According to the principle of nonrefoulement in international law, governments cannot pressurise returning refugees to places where they would be vulnerable to persecution. The principle applies equally to people prevented from lodging asylum claims who would still face serious harm upon return.

The raids on Pakistani minorities in Negombo, a city on the western coast of Sri Lanka, commenced on June 9, with authorities citing security concerns for the crackdown. Negombo has been a major haven for refugees from Pakistan. In 2013, UNHCR registered nearly 1,500 refugee claims of Pakistanis in Sri Lanka.


Attacks on religious minorities


Attacks on religious minorities in Pakistan are rampant and the government has failed to investigate cases of violence and discrimination against religious and ethnic minorities, the report noted.

The report also noted that Christian and Ahmadi communities were especially vulnerable to persecution and discrimination in Pakistan due to threats by militant organisations.

Last year, in September, twin explosions at All Saint's Church in Peshawar's Kohati gate area killed 80 people and wounded over 100 others.

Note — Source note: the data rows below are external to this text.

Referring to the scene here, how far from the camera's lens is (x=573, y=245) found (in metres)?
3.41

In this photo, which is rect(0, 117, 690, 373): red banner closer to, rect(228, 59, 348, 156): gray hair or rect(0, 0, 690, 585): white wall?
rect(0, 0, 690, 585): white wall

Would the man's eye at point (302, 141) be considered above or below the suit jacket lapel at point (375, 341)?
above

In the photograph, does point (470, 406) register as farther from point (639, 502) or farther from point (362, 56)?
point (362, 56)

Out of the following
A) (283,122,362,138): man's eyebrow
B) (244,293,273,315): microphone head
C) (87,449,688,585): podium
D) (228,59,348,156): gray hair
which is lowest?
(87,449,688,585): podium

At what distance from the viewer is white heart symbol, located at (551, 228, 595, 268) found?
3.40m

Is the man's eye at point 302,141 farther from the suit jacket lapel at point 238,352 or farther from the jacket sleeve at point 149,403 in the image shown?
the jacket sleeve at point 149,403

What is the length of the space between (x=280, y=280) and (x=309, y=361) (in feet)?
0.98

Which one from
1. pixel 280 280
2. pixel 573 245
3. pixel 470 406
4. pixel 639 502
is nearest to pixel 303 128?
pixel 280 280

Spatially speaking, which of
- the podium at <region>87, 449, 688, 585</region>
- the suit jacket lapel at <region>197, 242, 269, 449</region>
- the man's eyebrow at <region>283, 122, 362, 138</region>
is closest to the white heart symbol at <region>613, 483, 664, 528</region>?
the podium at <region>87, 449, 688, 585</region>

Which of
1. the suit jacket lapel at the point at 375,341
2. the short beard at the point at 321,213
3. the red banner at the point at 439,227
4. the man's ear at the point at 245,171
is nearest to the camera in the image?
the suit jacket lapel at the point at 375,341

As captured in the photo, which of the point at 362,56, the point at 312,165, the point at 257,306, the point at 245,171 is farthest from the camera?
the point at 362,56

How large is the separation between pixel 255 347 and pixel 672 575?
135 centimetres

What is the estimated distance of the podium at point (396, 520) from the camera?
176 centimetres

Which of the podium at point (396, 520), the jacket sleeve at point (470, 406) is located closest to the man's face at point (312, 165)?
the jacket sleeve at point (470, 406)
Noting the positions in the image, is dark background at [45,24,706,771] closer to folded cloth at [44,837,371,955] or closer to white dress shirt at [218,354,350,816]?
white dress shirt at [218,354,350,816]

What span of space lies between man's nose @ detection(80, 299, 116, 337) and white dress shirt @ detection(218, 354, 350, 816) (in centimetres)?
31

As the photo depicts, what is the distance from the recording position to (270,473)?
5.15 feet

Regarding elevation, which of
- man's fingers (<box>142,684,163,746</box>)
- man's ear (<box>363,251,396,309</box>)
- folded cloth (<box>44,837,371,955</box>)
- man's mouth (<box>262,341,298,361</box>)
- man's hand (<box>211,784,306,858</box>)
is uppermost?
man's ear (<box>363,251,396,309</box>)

Explore: Twin church blasts claim 80 lives in Peshawar


 A Christian mourns the killing of his relative, in two suicide bomb attacks on a church in Peshawar. — File photo
A Christian mourns the killing of his relative, in two suicide bomb attacks on a church in Peshawar. — File photo

Notwithstanding the persecution of members of ethnic and religious minorities in Pakistan, the government has shown callous disregard for those who have fled the country and sought asylum abroad.

Foreign Office spokesperson Tasneem Aslam was unsympathetic to the plight of the detained refugees in Sri Lanka, saying: “These people [asylum seekers] obtained asylum in Sri Lanka by badmouthing Pakistan. If they are in trouble, I have no idea.”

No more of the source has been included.